▶ **WHAT IS REQUIRED**
Each entry is to be repeated word for word, and the images are to be dropped.

▶ **DATA SHOWN**
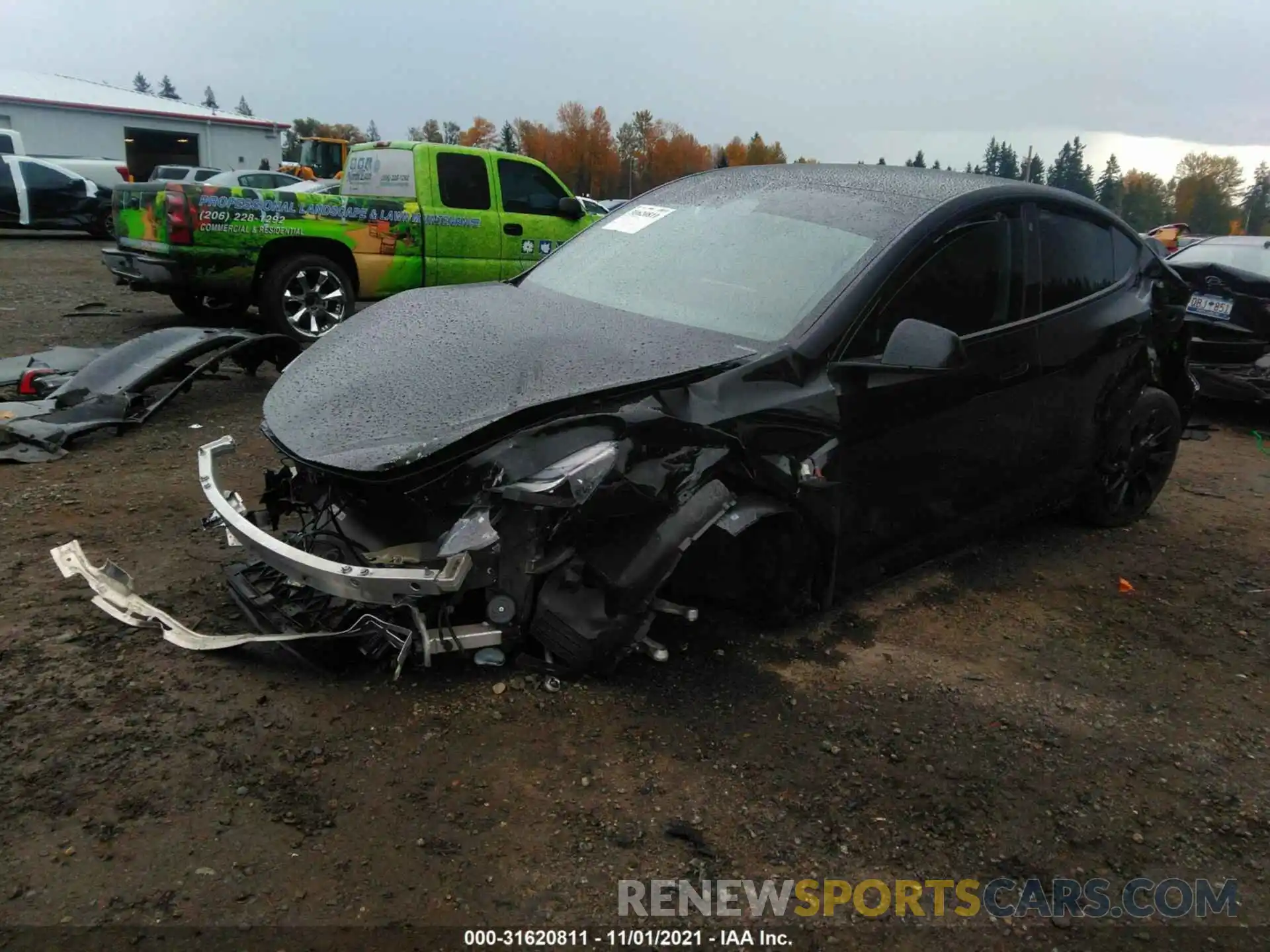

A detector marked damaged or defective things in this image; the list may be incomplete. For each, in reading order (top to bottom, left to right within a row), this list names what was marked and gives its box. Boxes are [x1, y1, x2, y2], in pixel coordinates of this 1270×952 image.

wrecked car in background [3, 327, 294, 464]
detached bumper bar [198, 439, 472, 606]
broken headlight [495, 444, 619, 510]
wrecked car in background [54, 166, 1193, 680]
damaged black car [52, 167, 1199, 680]
wrecked car in background [1163, 237, 1270, 406]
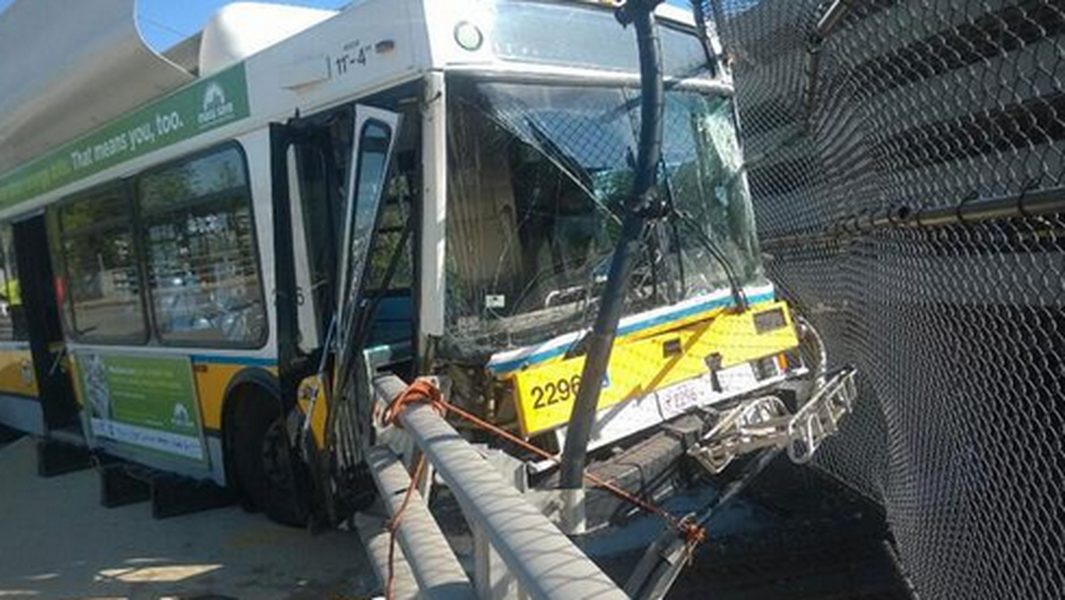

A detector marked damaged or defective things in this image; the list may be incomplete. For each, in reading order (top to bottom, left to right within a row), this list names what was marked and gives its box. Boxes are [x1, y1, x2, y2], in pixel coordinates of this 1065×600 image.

crashed bus [0, 0, 852, 545]
shattered windshield [443, 77, 766, 353]
bent metal pole [558, 0, 664, 492]
bent chain-link fence [707, 0, 1065, 596]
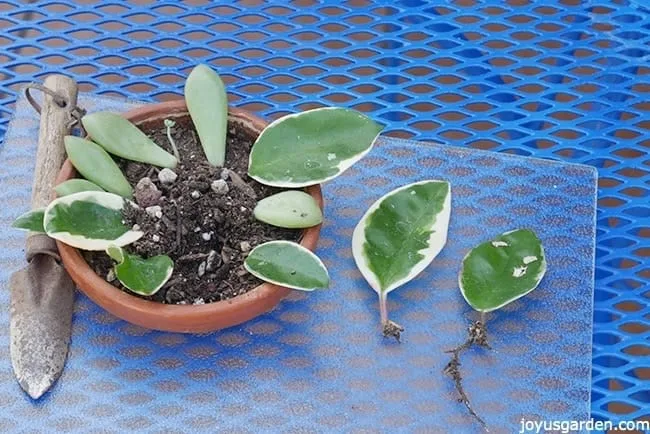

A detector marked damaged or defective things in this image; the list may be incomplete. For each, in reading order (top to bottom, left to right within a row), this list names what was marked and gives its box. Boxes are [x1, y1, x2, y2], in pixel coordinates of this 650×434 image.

rusty metal blade [9, 249, 74, 398]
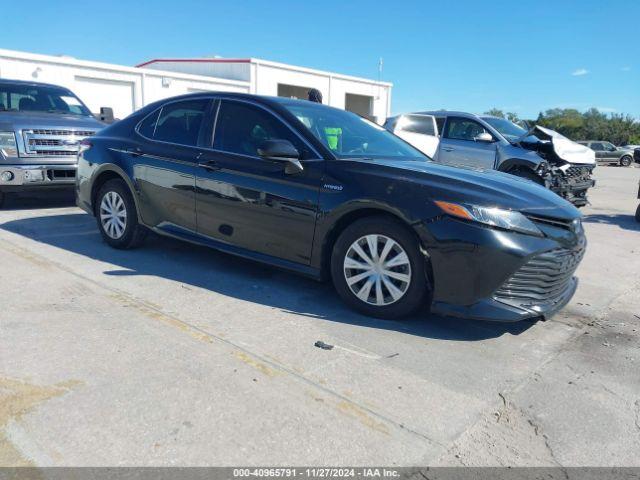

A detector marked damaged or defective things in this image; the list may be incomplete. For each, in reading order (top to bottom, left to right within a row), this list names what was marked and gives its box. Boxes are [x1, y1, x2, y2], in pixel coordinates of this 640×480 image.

damaged white car [382, 111, 596, 207]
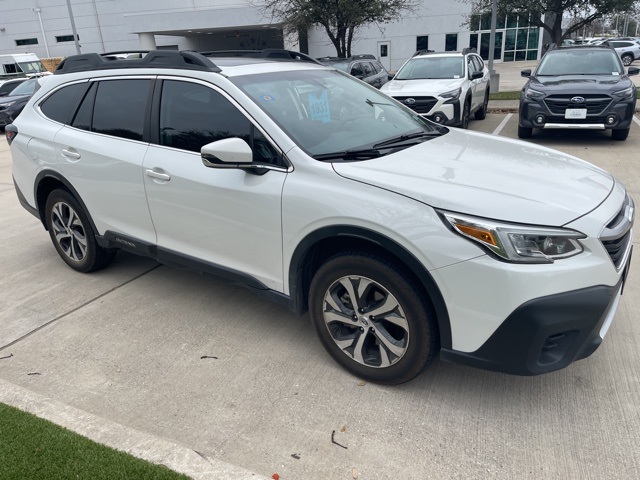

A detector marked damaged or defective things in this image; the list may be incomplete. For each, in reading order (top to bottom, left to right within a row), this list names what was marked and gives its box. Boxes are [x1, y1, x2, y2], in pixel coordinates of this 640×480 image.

pavement crack [0, 262, 162, 352]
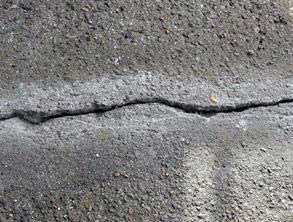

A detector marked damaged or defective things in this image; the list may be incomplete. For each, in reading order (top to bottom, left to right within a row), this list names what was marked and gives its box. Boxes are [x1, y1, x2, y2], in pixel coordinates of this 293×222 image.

horizontal crack in concrete [0, 97, 292, 124]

▶ **RESPONSE BELOW**
A detector marked damaged or defective things in this image; the list may be incomplete. For each, in reading order (top to bottom, left to right within a row), this list names what was marked and gives its box. Boxes are [x1, y1, x2, y2], in pixel coordinates of this 1270×952 image.

wrecked car in background [3, 327, 294, 464]
detached bumper bar [198, 439, 472, 606]
broken headlight [495, 444, 619, 510]
wrecked car in background [54, 166, 1193, 680]
damaged black car [52, 167, 1199, 680]
wrecked car in background [1163, 237, 1270, 406]

A detector marked damaged or defective things in this image; the list may be incomplete. For each, in reading order (top to bottom, left to right within a row), this list names what was marked and gives its box. Boxes are [x1, y1, x2, y2], in pixel coordinates of this 1065×600 image.

crashed bus [0, 0, 852, 545]
shattered windshield [443, 77, 766, 353]
bent metal pole [558, 0, 664, 492]
bent chain-link fence [707, 0, 1065, 596]

A detector marked damaged or defective things in this image; the list may be incomplete. For each, in reading order (top to bottom, left to right within a row), this list names what was marked and gives its box. Boxes are [x1, y1, x2, y2], in pixel coordinates of this 650×434 image.

rusty metal blade [9, 249, 74, 398]

A detector marked damaged or defective things in this image; the list may be incomplete. For each, in reading order (top to bottom, left to right within a row), this list names what was marked and gives its box. Boxes are [x1, y1, x2, y2], in pixel coordinates of this 640×480 image.

damaged white car [382, 111, 596, 207]

A detector marked damaged or defective things in this image; the list may be incomplete. For each, in reading order (top to bottom, left to right within a row), this list names what was marked and gives its box. Boxes are [x1, y1, x2, y2], in pixel coordinates of this 640×480 image.

pavement crack [0, 262, 162, 352]

A detector marked damaged or defective things in this image; the list may be incomplete. For each, in reading order (top to bottom, left to right within a row), this list names what was marked and gives its box. Boxes are [x1, y1, x2, y2], in pixel coordinates of this 293×222 image.

horizontal crack in concrete [0, 97, 292, 124]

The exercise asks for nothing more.